• _BRIEF_: Copy out all of the data below word for word, without the pictures.
───── DATA FOR THE TASK
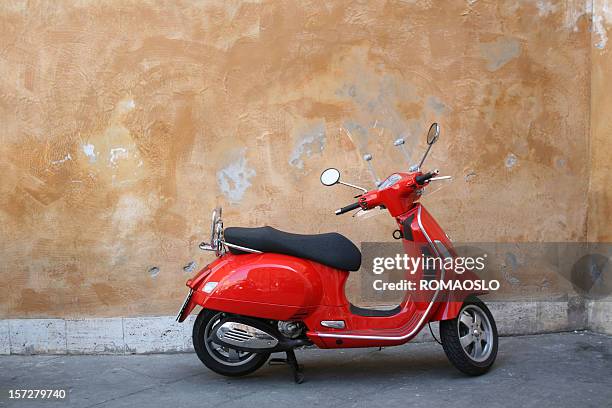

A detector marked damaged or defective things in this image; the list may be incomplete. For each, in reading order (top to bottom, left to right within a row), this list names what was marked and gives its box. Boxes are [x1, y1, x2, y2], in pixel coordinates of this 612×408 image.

peeling paint [480, 37, 520, 71]
peeling paint [290, 122, 328, 168]
peeling paint [216, 148, 255, 202]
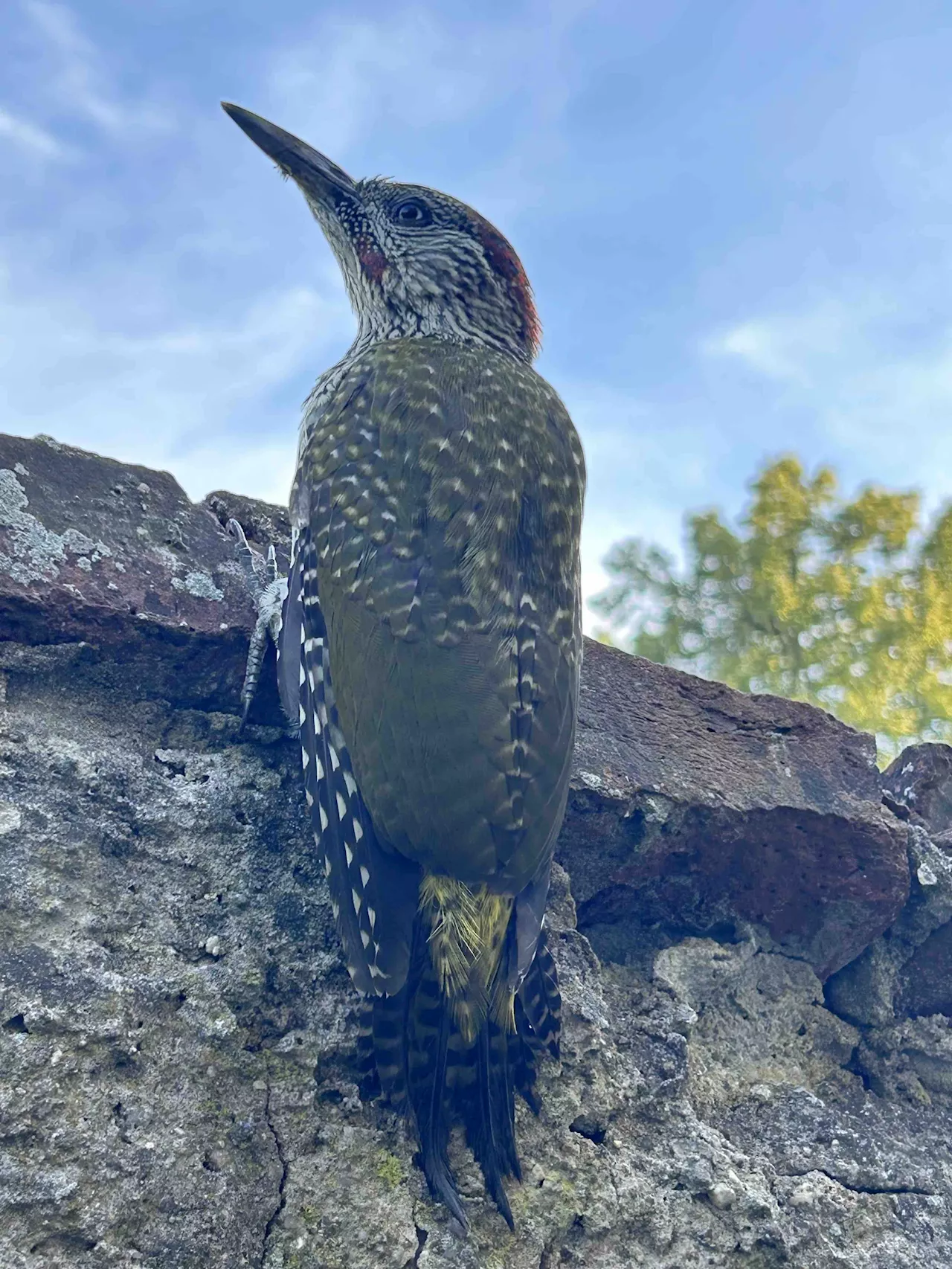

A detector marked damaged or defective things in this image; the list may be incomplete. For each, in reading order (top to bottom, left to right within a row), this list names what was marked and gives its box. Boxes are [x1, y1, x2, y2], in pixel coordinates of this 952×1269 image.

crack in concrete [261, 1070, 290, 1269]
──────────
• _OUTPUT OF THE TASK_:
A detector marked damaged or defective things in this image; the list may be incomplete. For each, in reading order (top to bottom, left to right within a row), this list names what was marked and gives its box. Boxes are [x1, y1, x2, y2], in pixel coordinates of this 612×408 image.

peeling paint [480, 37, 520, 71]
peeling paint [290, 122, 328, 168]
peeling paint [216, 148, 255, 202]

A detector marked damaged or defective things in this image; the list may be incomplete. For each, in reading order (top to bottom, left to right within a row), this list names what was marked and gives its box. Boxes are [x1, y1, x2, y2], in pixel coordinates of this 952×1269 image.

crack in concrete [261, 1070, 290, 1269]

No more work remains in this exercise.